5 top tips for opening your first savings account

Congratulations on securing employment, the days of beans on toast and re-wearing socks are over! Now that you have steady income, it’s time to start thinking about where you’re going to store all of that cash.

The going advice for young people with salaries is to spend money on experiences rather than stuff. You’ve got the rest of your life to buy decor but you’re only young once.

That said, there’s no better feeling than having a nest-egg account for a rainy day. With these top tips for opening a savings account, you can secure the future and stop worrying about the present.

1. Know how much you’re aiming for

Most savings accounts come with a minimum initial investment of £1 but can extend as far as £100,000. You obviously won’t need to worry about the latter but if you have an idea of how much you want to save, it’s better looking for accounts with larger initial investments limits. The more you put in, the more you’ll get back in interest.

2. Is a fixed rate account for you?

If you’ve got this far, we’re hoping you understand how interest basically works. A fixed rate account typically lasts a year and is perfect for locking away a sum of money without worrying about the fluctuating market. The catch is that you cannot make withdrawals at will but there’s nothing to say that you can’t open a fixed rate account as well as an accessible savings account.

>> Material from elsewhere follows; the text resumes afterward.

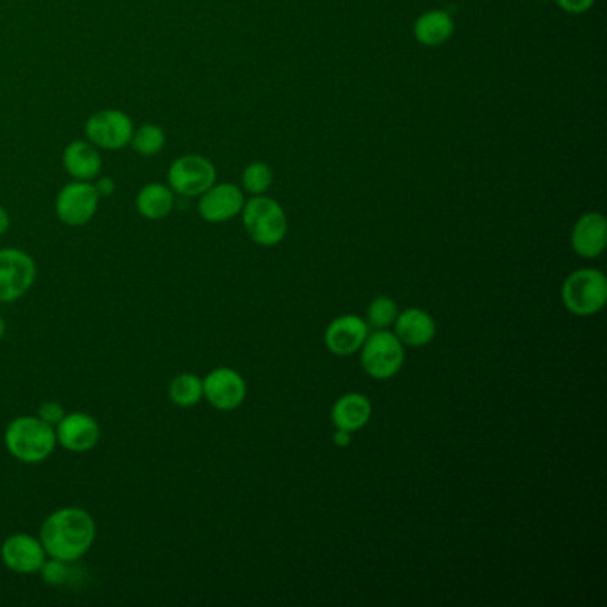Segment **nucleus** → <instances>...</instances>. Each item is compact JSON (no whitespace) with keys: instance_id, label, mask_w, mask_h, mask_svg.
<instances>
[{"instance_id":"f257e3e1","label":"nucleus","mask_w":607,"mask_h":607,"mask_svg":"<svg viewBox=\"0 0 607 607\" xmlns=\"http://www.w3.org/2000/svg\"><path fill=\"white\" fill-rule=\"evenodd\" d=\"M97 526L90 513L66 506L50 513L40 529V542L50 558L73 563L86 556L95 542Z\"/></svg>"},{"instance_id":"f03ea898","label":"nucleus","mask_w":607,"mask_h":607,"mask_svg":"<svg viewBox=\"0 0 607 607\" xmlns=\"http://www.w3.org/2000/svg\"><path fill=\"white\" fill-rule=\"evenodd\" d=\"M4 444L18 462L40 463L56 449V428L41 421L38 415H22L9 422Z\"/></svg>"},{"instance_id":"7ed1b4c3","label":"nucleus","mask_w":607,"mask_h":607,"mask_svg":"<svg viewBox=\"0 0 607 607\" xmlns=\"http://www.w3.org/2000/svg\"><path fill=\"white\" fill-rule=\"evenodd\" d=\"M561 300L574 316L588 317L600 312L607 301V280L597 269H579L568 276Z\"/></svg>"},{"instance_id":"20e7f679","label":"nucleus","mask_w":607,"mask_h":607,"mask_svg":"<svg viewBox=\"0 0 607 607\" xmlns=\"http://www.w3.org/2000/svg\"><path fill=\"white\" fill-rule=\"evenodd\" d=\"M243 223L246 234L260 246H276L287 234V218L280 203L268 196H255L244 203Z\"/></svg>"},{"instance_id":"39448f33","label":"nucleus","mask_w":607,"mask_h":607,"mask_svg":"<svg viewBox=\"0 0 607 607\" xmlns=\"http://www.w3.org/2000/svg\"><path fill=\"white\" fill-rule=\"evenodd\" d=\"M360 362L374 380H390L405 364V349L396 333L376 330L373 335H367L360 348Z\"/></svg>"},{"instance_id":"423d86ee","label":"nucleus","mask_w":607,"mask_h":607,"mask_svg":"<svg viewBox=\"0 0 607 607\" xmlns=\"http://www.w3.org/2000/svg\"><path fill=\"white\" fill-rule=\"evenodd\" d=\"M134 123L129 114L120 109H102L91 114L84 125V134L91 145L106 152H120L130 145Z\"/></svg>"},{"instance_id":"0eeeda50","label":"nucleus","mask_w":607,"mask_h":607,"mask_svg":"<svg viewBox=\"0 0 607 607\" xmlns=\"http://www.w3.org/2000/svg\"><path fill=\"white\" fill-rule=\"evenodd\" d=\"M216 175V166L207 157L182 155L168 168V186L175 195L196 198L216 184Z\"/></svg>"},{"instance_id":"6e6552de","label":"nucleus","mask_w":607,"mask_h":607,"mask_svg":"<svg viewBox=\"0 0 607 607\" xmlns=\"http://www.w3.org/2000/svg\"><path fill=\"white\" fill-rule=\"evenodd\" d=\"M36 280V262L18 248L0 250V303L20 300Z\"/></svg>"},{"instance_id":"1a4fd4ad","label":"nucleus","mask_w":607,"mask_h":607,"mask_svg":"<svg viewBox=\"0 0 607 607\" xmlns=\"http://www.w3.org/2000/svg\"><path fill=\"white\" fill-rule=\"evenodd\" d=\"M100 196L93 182L72 180L56 196V216L66 227H84L95 218Z\"/></svg>"},{"instance_id":"9d476101","label":"nucleus","mask_w":607,"mask_h":607,"mask_svg":"<svg viewBox=\"0 0 607 607\" xmlns=\"http://www.w3.org/2000/svg\"><path fill=\"white\" fill-rule=\"evenodd\" d=\"M203 397L219 412H234L246 399V381L234 369L219 367L205 376Z\"/></svg>"},{"instance_id":"9b49d317","label":"nucleus","mask_w":607,"mask_h":607,"mask_svg":"<svg viewBox=\"0 0 607 607\" xmlns=\"http://www.w3.org/2000/svg\"><path fill=\"white\" fill-rule=\"evenodd\" d=\"M0 558L11 572L31 575L40 572L43 563L47 561V552L40 540L25 533H17L4 540L0 547Z\"/></svg>"},{"instance_id":"f8f14e48","label":"nucleus","mask_w":607,"mask_h":607,"mask_svg":"<svg viewBox=\"0 0 607 607\" xmlns=\"http://www.w3.org/2000/svg\"><path fill=\"white\" fill-rule=\"evenodd\" d=\"M243 191L235 184H214L198 202V212L207 223H225L243 212Z\"/></svg>"},{"instance_id":"ddd939ff","label":"nucleus","mask_w":607,"mask_h":607,"mask_svg":"<svg viewBox=\"0 0 607 607\" xmlns=\"http://www.w3.org/2000/svg\"><path fill=\"white\" fill-rule=\"evenodd\" d=\"M56 438L70 453H88L100 440V426L88 413H68L56 426Z\"/></svg>"},{"instance_id":"4468645a","label":"nucleus","mask_w":607,"mask_h":607,"mask_svg":"<svg viewBox=\"0 0 607 607\" xmlns=\"http://www.w3.org/2000/svg\"><path fill=\"white\" fill-rule=\"evenodd\" d=\"M369 335V326L362 317L340 316L333 319L324 333V342L333 355L349 357L360 351Z\"/></svg>"},{"instance_id":"2eb2a0df","label":"nucleus","mask_w":607,"mask_h":607,"mask_svg":"<svg viewBox=\"0 0 607 607\" xmlns=\"http://www.w3.org/2000/svg\"><path fill=\"white\" fill-rule=\"evenodd\" d=\"M102 154L88 139H77L63 150V168L68 177L81 182H93L102 173Z\"/></svg>"},{"instance_id":"dca6fc26","label":"nucleus","mask_w":607,"mask_h":607,"mask_svg":"<svg viewBox=\"0 0 607 607\" xmlns=\"http://www.w3.org/2000/svg\"><path fill=\"white\" fill-rule=\"evenodd\" d=\"M607 221L599 212L584 214L575 223L572 248L583 259H597L606 250Z\"/></svg>"},{"instance_id":"f3484780","label":"nucleus","mask_w":607,"mask_h":607,"mask_svg":"<svg viewBox=\"0 0 607 607\" xmlns=\"http://www.w3.org/2000/svg\"><path fill=\"white\" fill-rule=\"evenodd\" d=\"M396 337L401 344L421 348L426 346L437 335V324L428 312L421 308H406L405 312L397 314Z\"/></svg>"},{"instance_id":"a211bd4d","label":"nucleus","mask_w":607,"mask_h":607,"mask_svg":"<svg viewBox=\"0 0 607 607\" xmlns=\"http://www.w3.org/2000/svg\"><path fill=\"white\" fill-rule=\"evenodd\" d=\"M373 415V405L367 397L351 392L337 399L332 408V422L335 428L355 433L358 429L367 426Z\"/></svg>"},{"instance_id":"6ab92c4d","label":"nucleus","mask_w":607,"mask_h":607,"mask_svg":"<svg viewBox=\"0 0 607 607\" xmlns=\"http://www.w3.org/2000/svg\"><path fill=\"white\" fill-rule=\"evenodd\" d=\"M175 207V193L168 184L150 182L139 189L136 196V211L141 218L150 221L168 218Z\"/></svg>"},{"instance_id":"aec40b11","label":"nucleus","mask_w":607,"mask_h":607,"mask_svg":"<svg viewBox=\"0 0 607 607\" xmlns=\"http://www.w3.org/2000/svg\"><path fill=\"white\" fill-rule=\"evenodd\" d=\"M453 18L447 15L446 11H428L422 17L417 18L413 33L415 38L426 47H438L446 43L453 36Z\"/></svg>"},{"instance_id":"412c9836","label":"nucleus","mask_w":607,"mask_h":607,"mask_svg":"<svg viewBox=\"0 0 607 607\" xmlns=\"http://www.w3.org/2000/svg\"><path fill=\"white\" fill-rule=\"evenodd\" d=\"M132 150L141 157H155L161 154L166 146V132L155 123H143L138 129H134L130 145Z\"/></svg>"},{"instance_id":"4be33fe9","label":"nucleus","mask_w":607,"mask_h":607,"mask_svg":"<svg viewBox=\"0 0 607 607\" xmlns=\"http://www.w3.org/2000/svg\"><path fill=\"white\" fill-rule=\"evenodd\" d=\"M170 399L180 408L198 405L203 397V380L196 374H179L170 383Z\"/></svg>"},{"instance_id":"5701e85b","label":"nucleus","mask_w":607,"mask_h":607,"mask_svg":"<svg viewBox=\"0 0 607 607\" xmlns=\"http://www.w3.org/2000/svg\"><path fill=\"white\" fill-rule=\"evenodd\" d=\"M397 303L389 296H378L371 301L367 308V323L374 330H387L389 326L396 323Z\"/></svg>"},{"instance_id":"b1692460","label":"nucleus","mask_w":607,"mask_h":607,"mask_svg":"<svg viewBox=\"0 0 607 607\" xmlns=\"http://www.w3.org/2000/svg\"><path fill=\"white\" fill-rule=\"evenodd\" d=\"M273 184V171L264 162H251L243 173V187L250 195H264Z\"/></svg>"},{"instance_id":"393cba45","label":"nucleus","mask_w":607,"mask_h":607,"mask_svg":"<svg viewBox=\"0 0 607 607\" xmlns=\"http://www.w3.org/2000/svg\"><path fill=\"white\" fill-rule=\"evenodd\" d=\"M40 572L43 575L45 583L65 584L68 575H70V568H68V563H65V561L52 558L50 561L43 563Z\"/></svg>"},{"instance_id":"a878e982","label":"nucleus","mask_w":607,"mask_h":607,"mask_svg":"<svg viewBox=\"0 0 607 607\" xmlns=\"http://www.w3.org/2000/svg\"><path fill=\"white\" fill-rule=\"evenodd\" d=\"M65 408L56 403V401H49V403H43L40 406V412H38V417H40L41 421L47 422L50 426H54L56 428L59 421L65 417Z\"/></svg>"},{"instance_id":"bb28decb","label":"nucleus","mask_w":607,"mask_h":607,"mask_svg":"<svg viewBox=\"0 0 607 607\" xmlns=\"http://www.w3.org/2000/svg\"><path fill=\"white\" fill-rule=\"evenodd\" d=\"M556 2H558L559 8L565 9L567 13L579 15V13L588 11L593 6L595 0H556Z\"/></svg>"},{"instance_id":"cd10ccee","label":"nucleus","mask_w":607,"mask_h":607,"mask_svg":"<svg viewBox=\"0 0 607 607\" xmlns=\"http://www.w3.org/2000/svg\"><path fill=\"white\" fill-rule=\"evenodd\" d=\"M93 186L97 189L100 198H109L116 191V184H114V180L111 177H97V179L93 180Z\"/></svg>"},{"instance_id":"c85d7f7f","label":"nucleus","mask_w":607,"mask_h":607,"mask_svg":"<svg viewBox=\"0 0 607 607\" xmlns=\"http://www.w3.org/2000/svg\"><path fill=\"white\" fill-rule=\"evenodd\" d=\"M333 442L339 447H346L351 444V433L344 431V429H337L335 435H333Z\"/></svg>"},{"instance_id":"c756f323","label":"nucleus","mask_w":607,"mask_h":607,"mask_svg":"<svg viewBox=\"0 0 607 607\" xmlns=\"http://www.w3.org/2000/svg\"><path fill=\"white\" fill-rule=\"evenodd\" d=\"M9 225H11V218H9L8 211L0 205V235H4L8 232Z\"/></svg>"},{"instance_id":"7c9ffc66","label":"nucleus","mask_w":607,"mask_h":607,"mask_svg":"<svg viewBox=\"0 0 607 607\" xmlns=\"http://www.w3.org/2000/svg\"><path fill=\"white\" fill-rule=\"evenodd\" d=\"M4 332H6V323H4V319L0 316V339L4 337Z\"/></svg>"},{"instance_id":"2f4dec72","label":"nucleus","mask_w":607,"mask_h":607,"mask_svg":"<svg viewBox=\"0 0 607 607\" xmlns=\"http://www.w3.org/2000/svg\"><path fill=\"white\" fill-rule=\"evenodd\" d=\"M542 2H545V0H542Z\"/></svg>"}]
</instances>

3. A notice account might be better

If you want a better interest rate but want to access your account periodically, a notice account is for you. This account requires a notice period for any withdrawals. In recent years the advantage of a better interest than an instant access has lessened so a notice account serves the purpose of discouraging impulsive withdrawals.

4. It’s a (bonus) trap!

You’ve got to watch your back when it comes to shifting money about. Some interest rates come with bonuses that have unexpected expiry rates. Keep your eyes on these and shift your money as soon as they end to get the most out your interest.

5. Easy-peasy access

Preferred by the recently employed, an instant (or easy) access account has a lower return but allows for, you guessed it, instant access. Some accounts have limited withdrawals so be sure to read the small print but most these days allow for freedom of funds. Happy banking!